Les informations qui suivent sont fournies à titre purement indicatif. Seuls les textes législatifs et réglementaires en vigueur font foi.
La Belgique s'est dotée d'une législation spécifique aux activités spatiales opérationnelles en 2005 (loi du 17/09/2005 relative aux activités de lancement, d'opération de vol ou de guidage d'objets spatiaux). Cette loi a été la première d'une "nouvelle vague", après celle des premières lois historiques (Etats-Unis, Russie, Inde, Royaume-Uni, Suède, etc.) et avant les lois de plusieurs Etats européens (France, Pays-Bas, Autriche, Danemark, Finlande, etc.).
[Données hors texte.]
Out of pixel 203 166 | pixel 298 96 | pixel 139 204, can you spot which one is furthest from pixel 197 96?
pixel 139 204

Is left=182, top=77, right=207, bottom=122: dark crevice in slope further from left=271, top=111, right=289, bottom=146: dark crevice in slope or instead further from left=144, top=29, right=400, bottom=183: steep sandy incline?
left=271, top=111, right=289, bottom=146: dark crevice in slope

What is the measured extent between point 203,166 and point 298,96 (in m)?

La loi de 2005 a été révisée en 2013 afin de prendre en compte le cas particulier des objets non-manœuvrables en orbite. Dans un tel cas, la loi identifie l'opérateur comme la personne ayant conclu le contrat aux termes duquel l'objet est lancé selon des paramètres orbitaux déterminés.
En 2008, le Roi a pris un arrêté d'exécution de la loi (arrêté royal du 19/03/2008 portant exécution de certaines dispositions de la loi du 17/09/2005 relative aux activités de lancement, d'opération de vol ou de guidage d'objets spatiaux). Cet arrêté a été remplacé par un arrêté du 15/03/2022 entré en vigueur le 12/05/2022.
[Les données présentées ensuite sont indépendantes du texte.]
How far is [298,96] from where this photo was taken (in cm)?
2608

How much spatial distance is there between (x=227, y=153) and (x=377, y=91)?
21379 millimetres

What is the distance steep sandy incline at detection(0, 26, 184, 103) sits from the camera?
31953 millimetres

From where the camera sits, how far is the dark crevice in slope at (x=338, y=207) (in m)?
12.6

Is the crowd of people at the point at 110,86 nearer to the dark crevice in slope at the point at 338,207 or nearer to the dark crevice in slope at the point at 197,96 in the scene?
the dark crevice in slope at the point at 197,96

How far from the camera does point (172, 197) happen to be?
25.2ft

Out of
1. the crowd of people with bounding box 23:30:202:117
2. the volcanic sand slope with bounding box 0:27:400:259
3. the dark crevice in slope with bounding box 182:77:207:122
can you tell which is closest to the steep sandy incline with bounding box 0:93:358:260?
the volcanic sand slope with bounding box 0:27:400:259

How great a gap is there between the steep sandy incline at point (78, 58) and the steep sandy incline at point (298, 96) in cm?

On dit souvent de la Belgique qu'elle est la plus grande des petites puissances spatiales européennes. Avec un investissement public annuel de 250 millions d'euros dans la recherche-développement spatiale à travers la coopération européenne ou internationale, la Belgique a "pris son envol à bord du vaisseau ESA" dès le début des années 1960. Etat membre fondateur de l'Agence spatiale européenne et de ses prédécesseurs (ESRO, ELDO), ainsi que d'autres organisations telles qu'EUMETSAT, la Belgique a investi dans la recherche et le développement coopératifs de manière continue, durant plusieurs décennies. Cet investissement lui a permis d'atteindre la capacité industrielle de concevoir et de développer de petits satellites : ce fut le cas de PROBA-1, lancé en 2001, et de ses successeurs, PROBA-2 (2009), PROBA-V (2013) et PROBA-3 (prévu pour 2023). Si la conception et la fabrication de ces satellites étaient placées sous maîtrise d'œuvre belge, les missions associées restent des missions ESA.
Avec l'essor des programmes spatiaux institutionnels européens, les organisations, publiques ou privées, susceptibles d'entreprendre des activités tombant dans le champ d'application de la loi se sont multipliées.
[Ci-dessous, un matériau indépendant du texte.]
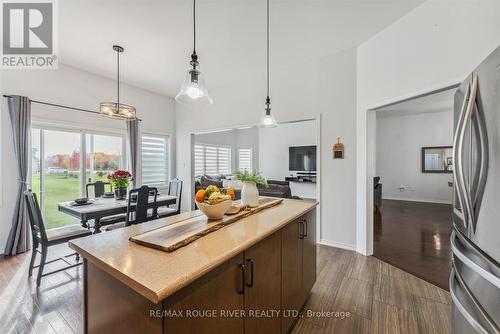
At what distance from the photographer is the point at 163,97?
5.36 metres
En 2014, la Belgique a connu sa première activité nationale, menée par une organisation non-gouvernementale. Entre 2014 et 2020, six activités ont été autorisées et 36 objets ont été immatriculés conformément à la loi spatiale belge. Et ce n'est pas terminé : de nouvelles activités sont en cours de préparation...
La loi spatiale permet à la Belgique de se conformer à ses engagements dans le cadre des cinq traités des Nations Unies sur l'espace extra-atmosphérique, auxquels elle est partie. Plus encore : la loi est l'instrument de mise en œuvre des normes ou des recommandations d'ordre international, comme les résolutions et lignes directrices émanant des Nations Unies et qui répondent à la nécessité d'encadrer les activités spatiales et leur évolution. Dans cette optique, la Belgique fait le choix de ne pas édicter des normes qui lui seraient propres, mais de s'aligner sur les standards et les références reconnus aux plans européen et international.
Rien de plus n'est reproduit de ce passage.